─── Entries

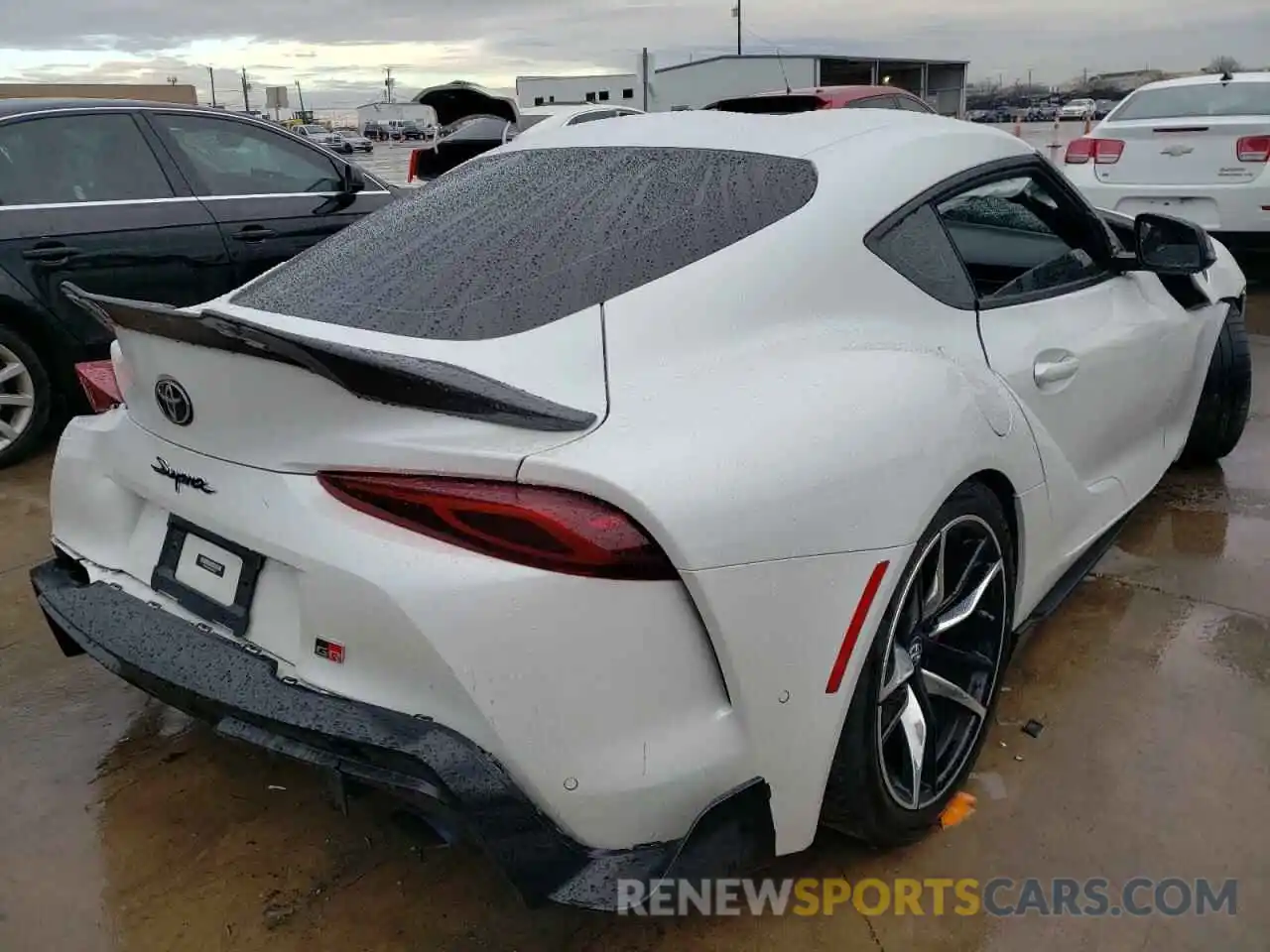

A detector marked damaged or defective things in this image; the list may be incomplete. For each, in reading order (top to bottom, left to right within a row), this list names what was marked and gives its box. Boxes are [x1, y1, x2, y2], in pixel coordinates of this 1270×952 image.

missing license plate [153, 516, 264, 635]
damaged rear bumper [30, 559, 774, 916]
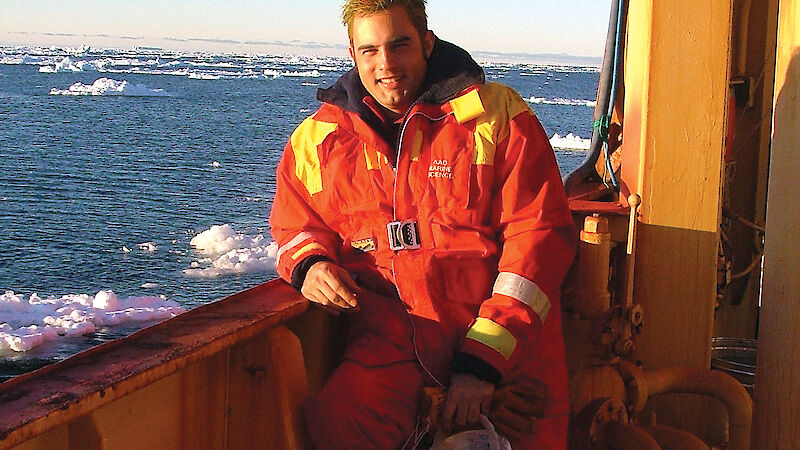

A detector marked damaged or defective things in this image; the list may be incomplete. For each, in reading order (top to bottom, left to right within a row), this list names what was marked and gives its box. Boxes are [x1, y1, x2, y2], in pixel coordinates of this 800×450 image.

rusty metal surface [0, 280, 310, 444]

──────

• Exercise: Quote every line of the listing above word for word, leaving out the pictures.

• Correct result:
A detector marked damaged or defective things in this image; the list may be incomplete. For each, in reading order (top to bottom, left to right within a row), this list names what was marked and gives its box. Boxes are [x1, y1, x2, y2], in pixel coordinates of this 1270×952 image.

missing license plate [153, 516, 264, 635]
damaged rear bumper [30, 559, 774, 916]

A detector marked damaged or defective things in this image; the list may be incomplete. For each, in reading order (top to bottom, left to right within a row), this list names what was marked and gives its box. Boxes are [x1, y1, x2, y2], in pixel coordinates of this 800×450 image.

rusty metal surface [0, 280, 310, 444]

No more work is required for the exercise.